Bruno’s life story is used by Cosmos to advance a variety of messages, with mixed success. Most prominently, it’s a ham-fisted cautionary tale that shows how the earthly interests of organized religion act as a threat to free thought. Most artfully, the Bruno segments demonstrate how imagination, properly contextualized, is an important part of the scientific process. Tyson hastens to note that Bruno’s on-the-right-track visions of the cosmos were merely a “guess”—they had no evidence to support them—but that his ideas were still important because they “gave others a target to aim at, if only to disprove it.”

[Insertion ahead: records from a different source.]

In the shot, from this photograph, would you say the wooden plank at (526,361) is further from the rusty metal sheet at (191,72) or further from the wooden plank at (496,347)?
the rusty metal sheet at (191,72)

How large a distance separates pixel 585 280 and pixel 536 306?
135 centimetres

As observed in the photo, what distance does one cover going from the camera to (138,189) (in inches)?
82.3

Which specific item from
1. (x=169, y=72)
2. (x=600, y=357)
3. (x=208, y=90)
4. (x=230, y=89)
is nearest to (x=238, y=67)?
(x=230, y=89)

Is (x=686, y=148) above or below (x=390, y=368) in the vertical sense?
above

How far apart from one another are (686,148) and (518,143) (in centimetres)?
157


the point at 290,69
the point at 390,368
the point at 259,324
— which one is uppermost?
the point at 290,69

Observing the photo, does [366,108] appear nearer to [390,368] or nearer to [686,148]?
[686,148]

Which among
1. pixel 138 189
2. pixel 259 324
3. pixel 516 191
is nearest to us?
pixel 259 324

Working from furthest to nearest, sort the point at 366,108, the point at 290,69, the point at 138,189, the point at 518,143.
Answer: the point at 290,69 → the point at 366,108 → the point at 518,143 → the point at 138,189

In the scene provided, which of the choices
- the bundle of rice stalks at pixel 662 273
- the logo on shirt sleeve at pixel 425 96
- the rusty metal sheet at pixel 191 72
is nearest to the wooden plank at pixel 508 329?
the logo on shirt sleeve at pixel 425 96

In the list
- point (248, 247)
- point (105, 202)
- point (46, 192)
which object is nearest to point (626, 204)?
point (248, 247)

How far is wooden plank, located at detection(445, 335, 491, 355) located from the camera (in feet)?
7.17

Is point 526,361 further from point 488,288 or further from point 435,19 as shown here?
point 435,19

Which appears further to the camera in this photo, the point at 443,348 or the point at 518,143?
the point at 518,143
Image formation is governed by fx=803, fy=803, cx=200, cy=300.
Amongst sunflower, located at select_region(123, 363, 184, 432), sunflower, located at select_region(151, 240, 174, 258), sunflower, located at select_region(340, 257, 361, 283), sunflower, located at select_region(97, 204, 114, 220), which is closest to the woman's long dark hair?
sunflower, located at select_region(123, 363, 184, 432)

That concluding sentiment aside, Tyson’s narration is at its worst in the Giordano Bruno story, with notes of condescension and hyperbole. At one point, for instance, Tyson adopts dire tones to cast Bruno’s persecutors as the “thought police,” which is pouring it on thick. The Inquisition does not need to be made more dystopian—it’s the freaking Inquisition. Tin-eared touches like these give the impression that the show is dumbing itself down for viewers, and while the line between dumbing-down and simplification may be thin, it’s Cosmos’ job to stay on the right side of the divide.
Carl Sagan’s communicative gifts lay not just in his ability to frame science in approachable terms, but also in his delivery. While the astronomer’s odd voice—sounding like it got accidentally lodged somewhere between his throat and his nose—may have been mocked by comedians, it worked to his advantage. Thanks in part to that quirky speaking style and his gawkish overbite, Sagan was an earthbound personality. He didn’t came off as the vaunted expert speaking down to his subjects. He was a peer—merely another human, exulting with his audience in the marvelous truths that science has brought to light. Where Sagan spoke with a calm confidence, Tyson is often insistent. Both of them have earnest enthusiasm; Tyson is simply pushing too hard.

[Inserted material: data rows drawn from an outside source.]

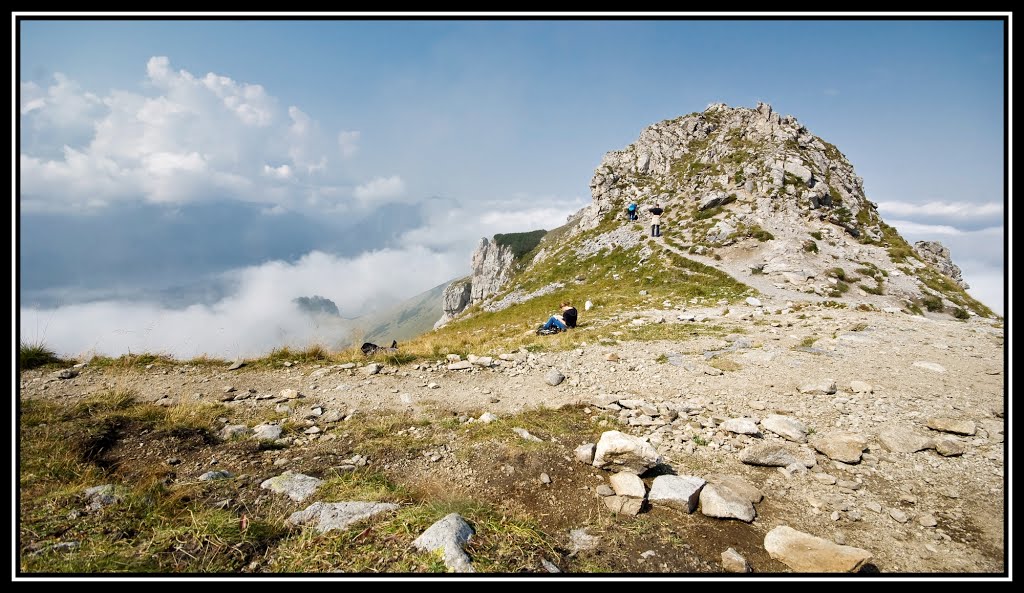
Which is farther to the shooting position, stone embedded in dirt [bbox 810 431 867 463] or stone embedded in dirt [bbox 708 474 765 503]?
stone embedded in dirt [bbox 810 431 867 463]

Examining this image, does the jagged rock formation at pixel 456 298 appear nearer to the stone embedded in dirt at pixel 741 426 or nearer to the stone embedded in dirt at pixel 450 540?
the stone embedded in dirt at pixel 741 426

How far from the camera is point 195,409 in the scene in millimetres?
7641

Tyson may relax into his role as TV communicator yet, however. The premiere concludes with a remembrance of Sagan. Tyson recaps some of his predecessor’s scientific accomplishments, and then he tells the story of the first time he met Sagan. In these two minutes, Tyson finds a greater poignance than anything in the interminable Giordano Bruno sequence, and he does so by speaking from the heart about a friend. This echoes Sagan’s greatest gift as a communicator: He implicitly treated all people as friends, with a bottomless compassion for the human race. Tyson shows glimpses of that same affection, and the show could use more of it from him—not necessarily in an overt way, but detectable beneath the surface.
The most inspirational moment of this premiere is almost a throwaway line, and it comes during an explanation of the Big Bang. “It’s as far back as we can see in time,” Tyson says. There’s a pause before he adds, “For now.” Two words speak to the fundamental hope—or faith, maybe—of science, which is that through hard work, we can banish the dark of the greatest unknowns. (It’s a notion that doesn’t have to be incompatible with religious faiths, as “Standing Up In The Milky Way” briefly acknowledges.) Is this the spiritual side of scientific endeavor? “Spiritual” can be a junk word, a self-descriptor used by people who don’t have religion but still believe in, you know, stuff. But if we define spirituality as the awareness of an order and connectedness much greater than ourselves, then yes, Cosmos is a spiritual show, and a mostly compelling one at that. Its gospel has the added benefit of being truth—or as close as we can come, for now.